En chemin, nous avons croisé de nombreuses oies cendrées dans les prairies au bord de la route. J’en ai profité pour saisir une image d’elles en vol.

Après un trajet assez long, nous sommes arrivés au grand lac. Le temps ne s’est pas amélioré au fil de la journée et un vent puissant soufflait sur le plan d’eau. La plupart des oiseaux d’eau, cygnes, grandes aigrettes, canards colverts, grands cormorans et harles bièvres, se tenaient en bordure, à l’exception des fuligules morillons et des fuligules milouins, qui nageaient plus au centre. Nous avons aussi repéré quelques garrots à œil d’or, que nous avions déjà vus à un spot précédent. Malheureusement, les canards étaient trop loin pour une photo qui remplisse le cadre. Cela faisait longtemps que je voulais photographier le garrot, mais l’occasion ne s’était jamais vraiment présentée. Il faut dire qu’il n’était pas non plus tout en haut de ma liste de priorités.
Alors que j’étais au bord de l’eau, l’appareil à la main, Richard s’est écrié : « Il y a un garrot qui arrive en vol rasant au-dessus de l’eau ! » J’ai regardé à droite et j’ai vu le bel oiseau filer devant nous, sans réussir à le saisir à temps : je n’ai attrapé que l’arrière. Heureusement, il y a eu une deuxième chance, car un autre est apparu juste derrière celui que j’avais manqué. Richard me l’a signalé lui aussi. Cette fois, j’ai pu le suivre dans le viseur et déclencher. Voilà, me suis-je dit, une image correcte malgré tout, même si les conditions de lumière étaient tout sauf bonnes. Cette photo de garrot à œil d’or est mon image de couverture du jour, tout en haut de l’article.

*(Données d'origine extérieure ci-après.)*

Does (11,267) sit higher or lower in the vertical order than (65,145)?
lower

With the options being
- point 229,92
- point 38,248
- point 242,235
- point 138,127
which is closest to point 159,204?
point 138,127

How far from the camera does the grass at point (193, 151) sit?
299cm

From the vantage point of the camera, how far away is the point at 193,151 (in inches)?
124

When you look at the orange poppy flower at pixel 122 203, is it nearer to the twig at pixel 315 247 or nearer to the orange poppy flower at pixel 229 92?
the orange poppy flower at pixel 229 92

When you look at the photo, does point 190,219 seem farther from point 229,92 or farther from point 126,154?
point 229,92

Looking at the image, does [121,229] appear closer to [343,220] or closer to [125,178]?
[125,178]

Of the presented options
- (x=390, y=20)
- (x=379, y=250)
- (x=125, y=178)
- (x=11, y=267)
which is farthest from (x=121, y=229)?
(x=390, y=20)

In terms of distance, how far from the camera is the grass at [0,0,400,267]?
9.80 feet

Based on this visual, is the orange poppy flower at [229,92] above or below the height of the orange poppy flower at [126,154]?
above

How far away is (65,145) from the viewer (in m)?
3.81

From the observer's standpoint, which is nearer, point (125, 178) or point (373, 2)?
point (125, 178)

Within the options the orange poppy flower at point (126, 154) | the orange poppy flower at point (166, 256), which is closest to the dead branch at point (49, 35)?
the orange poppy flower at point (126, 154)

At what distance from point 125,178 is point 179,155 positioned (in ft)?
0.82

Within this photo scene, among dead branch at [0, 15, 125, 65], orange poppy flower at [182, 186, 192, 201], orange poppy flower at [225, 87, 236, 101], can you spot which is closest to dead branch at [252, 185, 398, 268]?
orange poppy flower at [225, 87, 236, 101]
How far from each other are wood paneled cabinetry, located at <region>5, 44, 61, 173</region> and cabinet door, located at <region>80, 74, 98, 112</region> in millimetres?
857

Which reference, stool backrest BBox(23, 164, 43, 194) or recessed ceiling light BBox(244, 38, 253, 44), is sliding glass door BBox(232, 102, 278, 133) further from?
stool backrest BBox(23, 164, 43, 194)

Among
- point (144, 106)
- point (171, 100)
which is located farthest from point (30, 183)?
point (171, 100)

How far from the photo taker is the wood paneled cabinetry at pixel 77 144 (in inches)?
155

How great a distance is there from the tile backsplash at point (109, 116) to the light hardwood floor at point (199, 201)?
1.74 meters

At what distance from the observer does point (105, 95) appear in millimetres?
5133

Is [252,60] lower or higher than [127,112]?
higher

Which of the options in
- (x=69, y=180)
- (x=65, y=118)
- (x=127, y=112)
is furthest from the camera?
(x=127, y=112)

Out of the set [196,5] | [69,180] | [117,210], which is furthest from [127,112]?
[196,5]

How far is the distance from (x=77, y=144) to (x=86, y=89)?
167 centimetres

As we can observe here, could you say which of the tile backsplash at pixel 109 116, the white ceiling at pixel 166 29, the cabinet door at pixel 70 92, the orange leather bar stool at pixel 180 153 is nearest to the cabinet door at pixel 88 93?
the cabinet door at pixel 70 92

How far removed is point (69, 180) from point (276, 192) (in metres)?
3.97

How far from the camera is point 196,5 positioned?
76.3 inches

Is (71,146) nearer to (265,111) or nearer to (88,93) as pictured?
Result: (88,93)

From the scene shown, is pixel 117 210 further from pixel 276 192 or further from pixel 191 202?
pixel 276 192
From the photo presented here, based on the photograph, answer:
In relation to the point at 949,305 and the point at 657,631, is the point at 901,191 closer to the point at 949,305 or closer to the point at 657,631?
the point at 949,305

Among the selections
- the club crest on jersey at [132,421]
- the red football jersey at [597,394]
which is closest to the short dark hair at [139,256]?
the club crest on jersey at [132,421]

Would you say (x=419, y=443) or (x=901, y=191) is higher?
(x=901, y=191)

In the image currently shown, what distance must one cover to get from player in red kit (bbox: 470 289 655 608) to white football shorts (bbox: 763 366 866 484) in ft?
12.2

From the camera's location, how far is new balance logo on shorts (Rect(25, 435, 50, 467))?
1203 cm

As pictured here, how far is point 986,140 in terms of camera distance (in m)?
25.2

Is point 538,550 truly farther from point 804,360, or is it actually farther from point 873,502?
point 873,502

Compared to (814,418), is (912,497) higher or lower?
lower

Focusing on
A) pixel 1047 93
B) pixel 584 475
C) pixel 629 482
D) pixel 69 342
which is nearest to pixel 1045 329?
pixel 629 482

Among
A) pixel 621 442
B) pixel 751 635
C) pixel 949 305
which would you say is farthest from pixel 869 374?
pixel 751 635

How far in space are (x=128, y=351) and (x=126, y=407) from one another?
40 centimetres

Et comme je l’ai si souvent vécu ces dernières années : on croit que c’est fini, on veut rentrer, et il se passe encore quelque chose. Ma femme et moi venions de dire au revoir à Richard et nous allions tous monter en voiture quand l’alarme naturelle a retenti : tous les oiseaux d’eau se sont envolés. Là encore, c’est Richard qui a vu le premier le jeune pygargue arriver et qui l’a montré du doigt.
Conseil : au terme d’une journée pleine d’observations, gardez votre appareil à portée de main, par exemple au moment de quitter l’endroit où vous avez photographié. Ces dernières années, c’est ainsi que se sont présentées pour moi des occasions inattendues et de très belles images.
Pour finir, je voudrais vous montrer deux dernières photos : les canards qui s’envolent en panique, et le jeune pygargue qui en est la cause. J’espère que mes deux premières journées de saison animalière 2023 vous ont plu. Si vous n’avez pas encore lu la première partie, vous trouverez ici mon compte rendu de la veille : « Début de saison animalière #1 ».


La journée s’est terminée ainsi, sans que nous ayons atteint notre but premier, voir les grues, mais elle était malgré tout pleine de belles rencontres et de belles observations.
Le week-end prochain, le pygargue à queue blanche sera au centre de l’attention : ma première tentative de l’année pour amener ces rapaces farouches tout près de l’objectif.
Je vous raconterai, 😀 d’ici là, bonne lumière et servus !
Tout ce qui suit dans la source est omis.